Supplied text:
┌──
- Also known as: 料理情人夢
- Genre: Romance, Comedy
- Directed by: Huang Keyi
- Starring: Kenji Wu Li Jiaying Emma Wu(Gui Gui) Rhydian Vaughan
- Opening theme: 愛的秘方 – Kenji Wu
- Ending theme: 一半一半 – Kenji Wu
- Composer: Kenji Wu
- Country of origin: Taiwan
- Original language: Mandarin
- No. of series: 1
- No. of episodes: 10

Production
- Production location: Taiwan
- Running time: 60 mins

Original release
- Network: CTV
- Release: 4 September – 6 November 2011

= Love Recipe =

Love Recipe (料理情人夢) is a 2011 Taiwanese romance drama written by Lu Huixin, Yang Huiwen and directed by Huang Keyi (黃克義). It stars Kenji Wu, Li Jiaying, Emma Wu (Gui Gui) and Rhydian Vaughan as the main characters in the drama.

==Synopsis==
Fu Yongle (Kenji Wu) is a handsome and easygoing young man. He has a great talent for cooking food and he had a happy childhood. However, his parents died and he was adopted by his father's best friend. Fu Yongle does not give up his cheerful character because of the misfortune. He tries to restore his father's canteen, and along the way he encounters a lot of surprises, including his true love.
└──
Dataset extract:
┌──
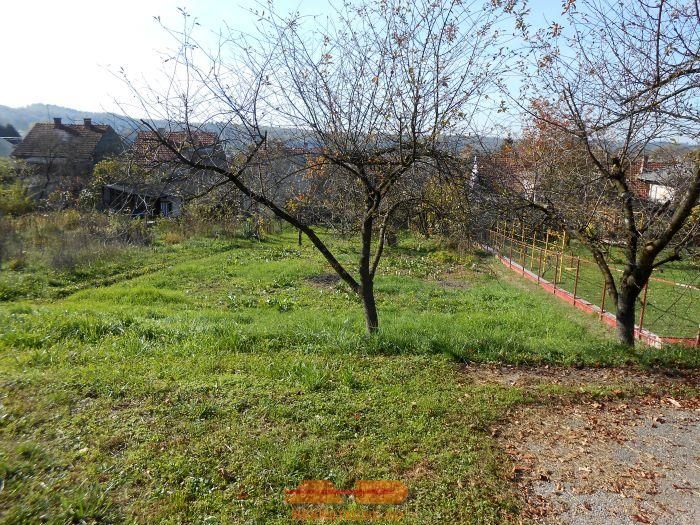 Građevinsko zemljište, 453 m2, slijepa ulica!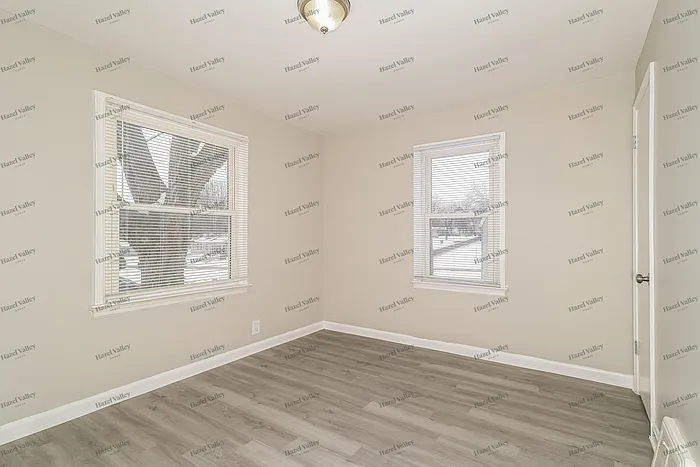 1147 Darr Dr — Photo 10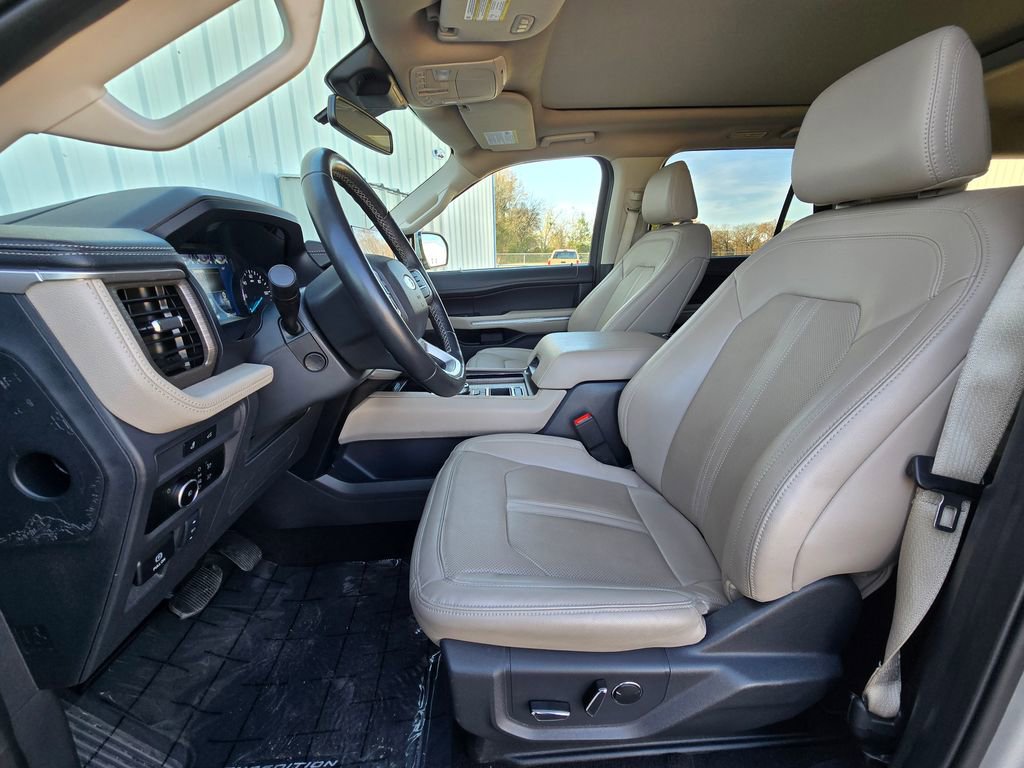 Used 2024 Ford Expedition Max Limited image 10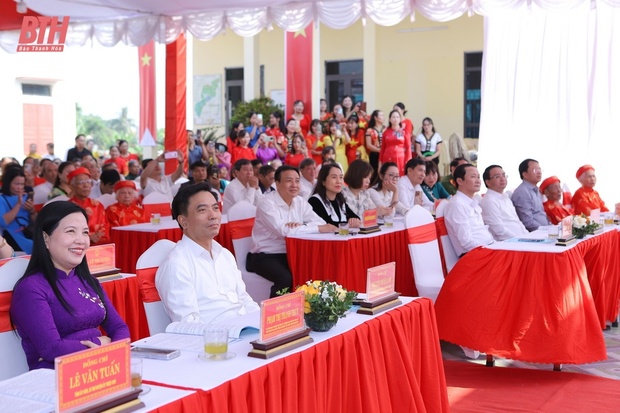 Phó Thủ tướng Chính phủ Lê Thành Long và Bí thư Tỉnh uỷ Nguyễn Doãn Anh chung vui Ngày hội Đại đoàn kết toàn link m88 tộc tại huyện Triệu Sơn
└──
Using the text on the Love Recipe drama, explain in one to three sentences how Fu Yongle came to be adopted by his father's best friend.

Task answer:
Fu Yongle had a happy childhood, but his parents died, and he was then adopted by his father's best friend. Despite this misfortune, he keeps his cheerful character.